> [Goal]:
Could you give back every line of the material below word for word, with the pictures left out?

>> Begin Records for this task

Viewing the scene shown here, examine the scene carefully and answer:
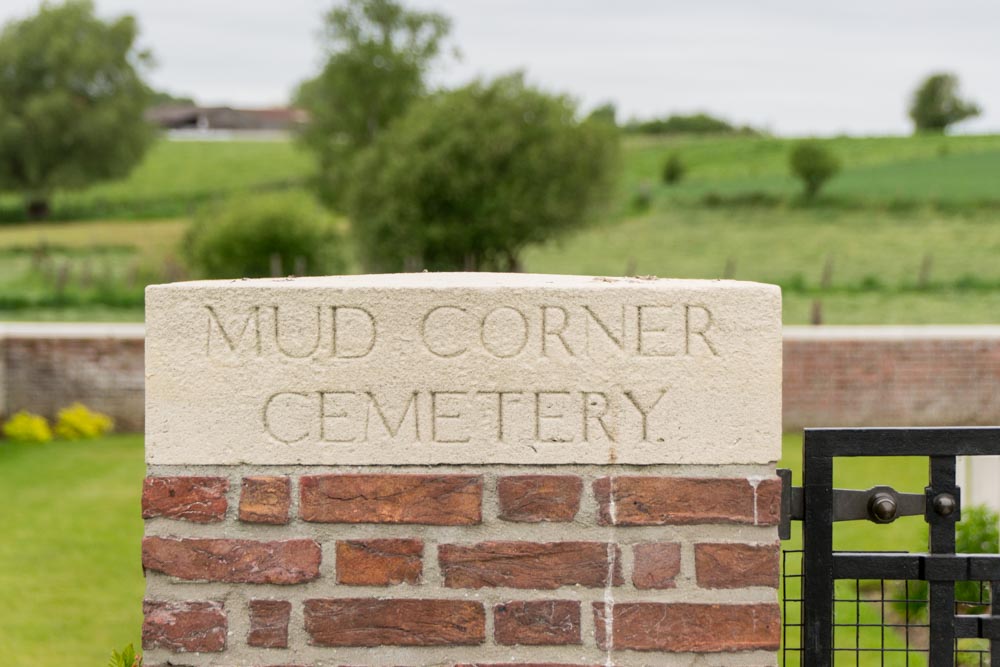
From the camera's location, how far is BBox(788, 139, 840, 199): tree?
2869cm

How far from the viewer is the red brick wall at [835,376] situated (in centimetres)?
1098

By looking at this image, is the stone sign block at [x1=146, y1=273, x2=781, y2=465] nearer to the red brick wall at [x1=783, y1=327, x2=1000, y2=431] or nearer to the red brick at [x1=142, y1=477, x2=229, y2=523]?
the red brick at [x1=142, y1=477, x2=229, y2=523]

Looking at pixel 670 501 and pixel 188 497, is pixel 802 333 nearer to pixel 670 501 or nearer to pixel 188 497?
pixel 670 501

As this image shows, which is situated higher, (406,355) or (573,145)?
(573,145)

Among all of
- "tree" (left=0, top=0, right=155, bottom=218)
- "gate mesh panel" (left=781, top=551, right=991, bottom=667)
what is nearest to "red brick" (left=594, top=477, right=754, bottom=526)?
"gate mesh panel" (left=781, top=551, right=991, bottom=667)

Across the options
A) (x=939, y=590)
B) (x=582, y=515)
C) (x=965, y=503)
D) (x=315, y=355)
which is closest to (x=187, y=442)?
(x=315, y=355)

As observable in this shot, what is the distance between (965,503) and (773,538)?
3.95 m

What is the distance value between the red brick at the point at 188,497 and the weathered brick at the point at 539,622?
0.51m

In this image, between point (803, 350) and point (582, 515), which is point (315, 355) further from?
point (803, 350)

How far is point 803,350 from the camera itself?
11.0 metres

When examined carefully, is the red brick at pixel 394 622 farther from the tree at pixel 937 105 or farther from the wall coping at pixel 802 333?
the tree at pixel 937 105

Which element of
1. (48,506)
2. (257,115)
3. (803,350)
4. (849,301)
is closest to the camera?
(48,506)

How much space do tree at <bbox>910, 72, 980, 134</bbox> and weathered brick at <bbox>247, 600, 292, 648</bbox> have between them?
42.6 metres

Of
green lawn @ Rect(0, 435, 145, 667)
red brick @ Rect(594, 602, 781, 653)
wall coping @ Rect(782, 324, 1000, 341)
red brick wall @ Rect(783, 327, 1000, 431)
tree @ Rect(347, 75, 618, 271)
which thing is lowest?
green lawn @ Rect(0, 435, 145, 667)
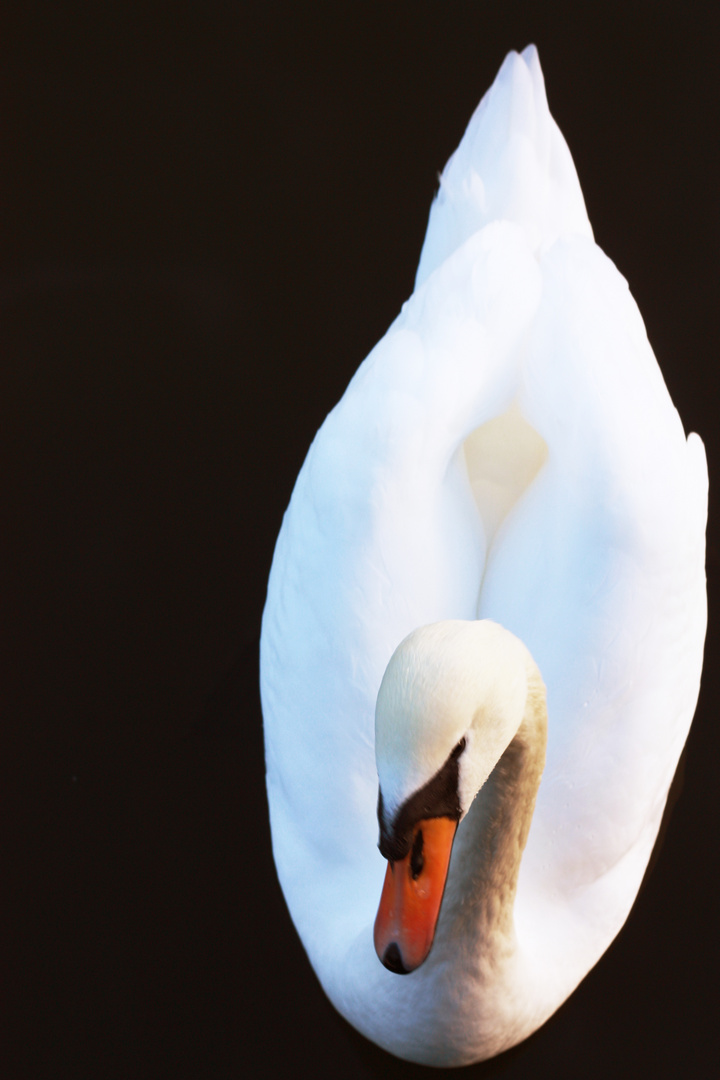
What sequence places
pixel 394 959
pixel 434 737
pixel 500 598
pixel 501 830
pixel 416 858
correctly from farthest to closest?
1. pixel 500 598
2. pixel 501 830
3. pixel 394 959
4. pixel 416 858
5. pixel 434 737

>> End Records for this task

> [Response]:
Viewing the scene shown here, examine the scene carefully and answer:
From the camera's location, how far is BBox(788, 139, 840, 199): tree?
2869cm

How far from the viewer is the red brick wall at [835,376] situated (in centimetres)?
1098

By looking at this image, is the stone sign block at [x1=146, y1=273, x2=781, y2=465] nearer to the red brick wall at [x1=783, y1=327, x2=1000, y2=431] or nearer to the red brick at [x1=142, y1=477, x2=229, y2=523]?
the red brick at [x1=142, y1=477, x2=229, y2=523]

Looking at pixel 670 501 and pixel 188 497, is pixel 802 333 nearer to pixel 670 501 or nearer to pixel 188 497?
pixel 670 501

As this image shows, which is situated higher, (406,355) or (573,145)?
(573,145)

Among all of
- "tree" (left=0, top=0, right=155, bottom=218)
- "gate mesh panel" (left=781, top=551, right=991, bottom=667)
what is nearest to "red brick" (left=594, top=477, right=754, bottom=526)?
"gate mesh panel" (left=781, top=551, right=991, bottom=667)

Across the options
A) (x=939, y=590)
B) (x=582, y=515)
C) (x=965, y=503)
D) (x=315, y=355)
which is closest to (x=187, y=442)?
(x=315, y=355)

As observable in this shot, what is the distance between (965,503) and (773,538)?
3.95 m

What is the distance value between the red brick at the point at 188,497 and the weathered brick at the point at 539,622?
0.51m

In this image, between point (803, 350) and point (582, 515), which is point (315, 355) further from?
point (803, 350)

How far is point 803,350 from the camera itself?
11.0 metres

When examined carefully, is the red brick at pixel 394 622 farther from the tree at pixel 937 105 or farther from the wall coping at pixel 802 333?
the tree at pixel 937 105

Which element of
1. (48,506)
2. (257,115)
3. (803,350)
4. (849,301)
is closest to the camera?
(48,506)

How much space do tree at <bbox>910, 72, 980, 134</bbox> and weathered brick at <bbox>247, 600, 292, 648</bbox> have between them?
42.6 metres

Of
green lawn @ Rect(0, 435, 145, 667)
red brick @ Rect(594, 602, 781, 653)
wall coping @ Rect(782, 324, 1000, 341)
red brick wall @ Rect(783, 327, 1000, 431)
tree @ Rect(347, 75, 618, 271)
which thing is lowest?
green lawn @ Rect(0, 435, 145, 667)
What sequence places
pixel 394 959
pixel 434 737
pixel 500 598
pixel 501 830
pixel 416 858
correctly from farthest to closest?
1. pixel 500 598
2. pixel 501 830
3. pixel 394 959
4. pixel 416 858
5. pixel 434 737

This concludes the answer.